┏━━
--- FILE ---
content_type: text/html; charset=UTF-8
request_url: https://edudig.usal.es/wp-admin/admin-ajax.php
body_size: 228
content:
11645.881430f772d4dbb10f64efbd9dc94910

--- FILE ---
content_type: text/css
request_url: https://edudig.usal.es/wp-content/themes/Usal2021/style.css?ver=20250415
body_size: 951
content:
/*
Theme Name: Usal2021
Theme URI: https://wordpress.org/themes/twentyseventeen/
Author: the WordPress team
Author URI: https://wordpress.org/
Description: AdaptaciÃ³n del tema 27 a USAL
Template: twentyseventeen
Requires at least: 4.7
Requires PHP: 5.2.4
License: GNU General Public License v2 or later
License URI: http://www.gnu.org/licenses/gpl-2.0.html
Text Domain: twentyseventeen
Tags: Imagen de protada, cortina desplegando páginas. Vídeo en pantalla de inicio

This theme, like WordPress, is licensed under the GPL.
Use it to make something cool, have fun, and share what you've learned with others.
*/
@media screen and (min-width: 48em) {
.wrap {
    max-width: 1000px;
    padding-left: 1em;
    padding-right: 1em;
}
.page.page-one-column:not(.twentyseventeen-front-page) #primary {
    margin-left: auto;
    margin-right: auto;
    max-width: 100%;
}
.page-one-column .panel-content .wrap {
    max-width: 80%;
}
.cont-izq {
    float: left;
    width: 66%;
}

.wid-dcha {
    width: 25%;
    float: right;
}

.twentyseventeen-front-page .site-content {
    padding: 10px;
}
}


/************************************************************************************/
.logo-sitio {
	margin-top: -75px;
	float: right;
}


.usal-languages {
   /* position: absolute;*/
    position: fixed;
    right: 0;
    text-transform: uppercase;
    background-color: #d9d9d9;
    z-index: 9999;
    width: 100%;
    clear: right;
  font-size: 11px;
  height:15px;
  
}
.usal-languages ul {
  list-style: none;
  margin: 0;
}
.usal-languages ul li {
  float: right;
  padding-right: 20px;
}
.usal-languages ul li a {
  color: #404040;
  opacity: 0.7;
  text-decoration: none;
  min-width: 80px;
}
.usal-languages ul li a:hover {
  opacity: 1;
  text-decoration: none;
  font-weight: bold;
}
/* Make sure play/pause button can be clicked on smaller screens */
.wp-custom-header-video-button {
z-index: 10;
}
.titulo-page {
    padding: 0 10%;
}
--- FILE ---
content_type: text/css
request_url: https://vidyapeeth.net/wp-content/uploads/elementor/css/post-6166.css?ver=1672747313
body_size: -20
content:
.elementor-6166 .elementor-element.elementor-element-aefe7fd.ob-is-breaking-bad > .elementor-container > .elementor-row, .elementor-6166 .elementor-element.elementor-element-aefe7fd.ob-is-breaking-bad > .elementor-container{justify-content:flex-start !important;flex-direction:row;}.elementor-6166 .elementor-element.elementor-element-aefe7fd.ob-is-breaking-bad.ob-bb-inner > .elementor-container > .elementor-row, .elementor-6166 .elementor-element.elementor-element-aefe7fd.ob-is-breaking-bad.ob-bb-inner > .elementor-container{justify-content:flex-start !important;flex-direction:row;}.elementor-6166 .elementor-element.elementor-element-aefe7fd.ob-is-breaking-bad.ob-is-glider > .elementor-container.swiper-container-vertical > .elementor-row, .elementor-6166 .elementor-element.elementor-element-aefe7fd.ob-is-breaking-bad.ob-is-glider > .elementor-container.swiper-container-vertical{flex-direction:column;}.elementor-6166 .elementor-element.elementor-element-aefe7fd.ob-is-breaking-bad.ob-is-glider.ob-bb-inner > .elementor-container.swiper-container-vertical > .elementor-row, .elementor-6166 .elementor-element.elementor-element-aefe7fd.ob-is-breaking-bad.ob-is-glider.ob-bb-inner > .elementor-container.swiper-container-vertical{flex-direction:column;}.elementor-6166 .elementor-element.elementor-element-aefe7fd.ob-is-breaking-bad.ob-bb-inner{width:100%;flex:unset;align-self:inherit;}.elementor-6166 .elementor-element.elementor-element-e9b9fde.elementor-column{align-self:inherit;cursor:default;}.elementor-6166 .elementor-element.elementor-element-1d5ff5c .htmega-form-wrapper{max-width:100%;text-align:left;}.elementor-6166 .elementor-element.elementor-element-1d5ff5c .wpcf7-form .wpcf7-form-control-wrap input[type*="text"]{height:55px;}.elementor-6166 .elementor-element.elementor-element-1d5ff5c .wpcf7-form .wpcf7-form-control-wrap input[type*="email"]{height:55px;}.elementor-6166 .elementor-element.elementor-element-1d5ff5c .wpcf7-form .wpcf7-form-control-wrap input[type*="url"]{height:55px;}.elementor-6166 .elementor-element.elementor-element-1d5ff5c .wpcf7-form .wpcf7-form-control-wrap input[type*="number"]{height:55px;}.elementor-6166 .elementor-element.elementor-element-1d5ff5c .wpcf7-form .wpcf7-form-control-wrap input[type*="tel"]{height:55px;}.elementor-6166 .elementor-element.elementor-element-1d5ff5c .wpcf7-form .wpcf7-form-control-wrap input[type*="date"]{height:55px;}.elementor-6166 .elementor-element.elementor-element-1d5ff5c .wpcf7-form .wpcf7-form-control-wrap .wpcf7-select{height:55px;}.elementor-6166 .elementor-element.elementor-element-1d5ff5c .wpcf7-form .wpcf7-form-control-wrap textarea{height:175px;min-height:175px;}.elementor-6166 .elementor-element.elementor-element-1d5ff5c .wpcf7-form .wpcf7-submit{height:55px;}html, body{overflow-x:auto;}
┗━━
* [TASK DETAILS]:
Search the entries for the word "color". Copy every line where it occurs.

* [ANSWER BOX]:
    background-color: #d9d9d9;
  color: #404040;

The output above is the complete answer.